__TASK BRIEF__
Count the lines in the rows below that contain the string "camera". Reply with the number alone.
##### GIVEN ENTRIES
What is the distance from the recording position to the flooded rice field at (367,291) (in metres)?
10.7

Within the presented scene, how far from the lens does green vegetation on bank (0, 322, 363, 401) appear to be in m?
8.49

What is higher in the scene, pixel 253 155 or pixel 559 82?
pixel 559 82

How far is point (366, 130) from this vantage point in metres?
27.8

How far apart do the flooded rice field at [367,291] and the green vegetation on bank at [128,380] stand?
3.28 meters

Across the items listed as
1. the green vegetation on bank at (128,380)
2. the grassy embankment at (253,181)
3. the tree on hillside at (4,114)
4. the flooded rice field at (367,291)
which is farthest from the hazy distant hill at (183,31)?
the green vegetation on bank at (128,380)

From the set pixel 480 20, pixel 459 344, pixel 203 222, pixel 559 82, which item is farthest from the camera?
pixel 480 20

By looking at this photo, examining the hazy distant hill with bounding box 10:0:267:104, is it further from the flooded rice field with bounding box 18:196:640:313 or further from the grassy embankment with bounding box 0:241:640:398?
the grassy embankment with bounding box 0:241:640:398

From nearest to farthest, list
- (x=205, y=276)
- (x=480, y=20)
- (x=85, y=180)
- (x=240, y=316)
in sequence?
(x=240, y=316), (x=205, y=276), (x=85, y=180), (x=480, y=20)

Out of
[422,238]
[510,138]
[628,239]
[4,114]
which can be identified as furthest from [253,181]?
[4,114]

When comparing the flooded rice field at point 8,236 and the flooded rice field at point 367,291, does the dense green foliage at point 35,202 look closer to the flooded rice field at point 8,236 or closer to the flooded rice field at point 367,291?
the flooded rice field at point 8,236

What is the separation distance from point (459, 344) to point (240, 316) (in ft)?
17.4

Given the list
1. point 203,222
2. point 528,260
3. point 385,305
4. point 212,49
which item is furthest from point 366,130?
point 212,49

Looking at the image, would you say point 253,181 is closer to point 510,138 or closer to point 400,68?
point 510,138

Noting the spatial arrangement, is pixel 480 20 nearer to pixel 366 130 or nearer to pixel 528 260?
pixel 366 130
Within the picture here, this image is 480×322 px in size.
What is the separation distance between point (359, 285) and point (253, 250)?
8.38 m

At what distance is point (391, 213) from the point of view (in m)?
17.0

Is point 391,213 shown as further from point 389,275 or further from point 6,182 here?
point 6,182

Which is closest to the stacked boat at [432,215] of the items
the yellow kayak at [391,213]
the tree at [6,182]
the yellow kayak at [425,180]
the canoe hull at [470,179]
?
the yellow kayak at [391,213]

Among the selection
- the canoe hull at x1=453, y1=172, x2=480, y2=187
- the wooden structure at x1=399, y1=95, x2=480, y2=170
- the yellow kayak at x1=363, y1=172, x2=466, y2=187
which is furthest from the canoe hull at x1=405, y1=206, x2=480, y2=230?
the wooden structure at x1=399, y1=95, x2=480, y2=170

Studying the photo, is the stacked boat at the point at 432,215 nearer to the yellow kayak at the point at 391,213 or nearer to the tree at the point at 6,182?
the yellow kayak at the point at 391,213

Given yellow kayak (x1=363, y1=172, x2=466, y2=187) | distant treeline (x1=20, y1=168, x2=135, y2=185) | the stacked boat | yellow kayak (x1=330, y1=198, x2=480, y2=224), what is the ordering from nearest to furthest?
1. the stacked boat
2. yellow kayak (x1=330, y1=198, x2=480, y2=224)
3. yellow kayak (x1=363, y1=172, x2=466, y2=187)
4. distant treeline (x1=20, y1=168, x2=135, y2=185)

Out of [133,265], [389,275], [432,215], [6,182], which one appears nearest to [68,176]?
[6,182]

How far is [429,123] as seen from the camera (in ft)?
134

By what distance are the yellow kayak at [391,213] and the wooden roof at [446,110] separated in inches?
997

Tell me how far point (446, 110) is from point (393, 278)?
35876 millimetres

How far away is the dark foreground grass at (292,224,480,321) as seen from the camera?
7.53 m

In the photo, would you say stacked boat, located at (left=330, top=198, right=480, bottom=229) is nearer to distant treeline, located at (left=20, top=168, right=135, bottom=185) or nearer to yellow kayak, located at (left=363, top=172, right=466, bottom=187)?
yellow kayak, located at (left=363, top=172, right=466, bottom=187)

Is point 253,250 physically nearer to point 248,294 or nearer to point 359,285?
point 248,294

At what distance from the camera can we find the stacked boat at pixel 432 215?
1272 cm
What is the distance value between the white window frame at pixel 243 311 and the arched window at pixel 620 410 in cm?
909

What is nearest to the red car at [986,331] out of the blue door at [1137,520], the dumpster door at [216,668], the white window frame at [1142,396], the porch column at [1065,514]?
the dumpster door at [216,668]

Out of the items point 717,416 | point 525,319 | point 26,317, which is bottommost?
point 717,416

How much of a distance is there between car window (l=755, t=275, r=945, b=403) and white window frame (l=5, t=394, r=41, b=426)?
##########
__TASK RESULT__
4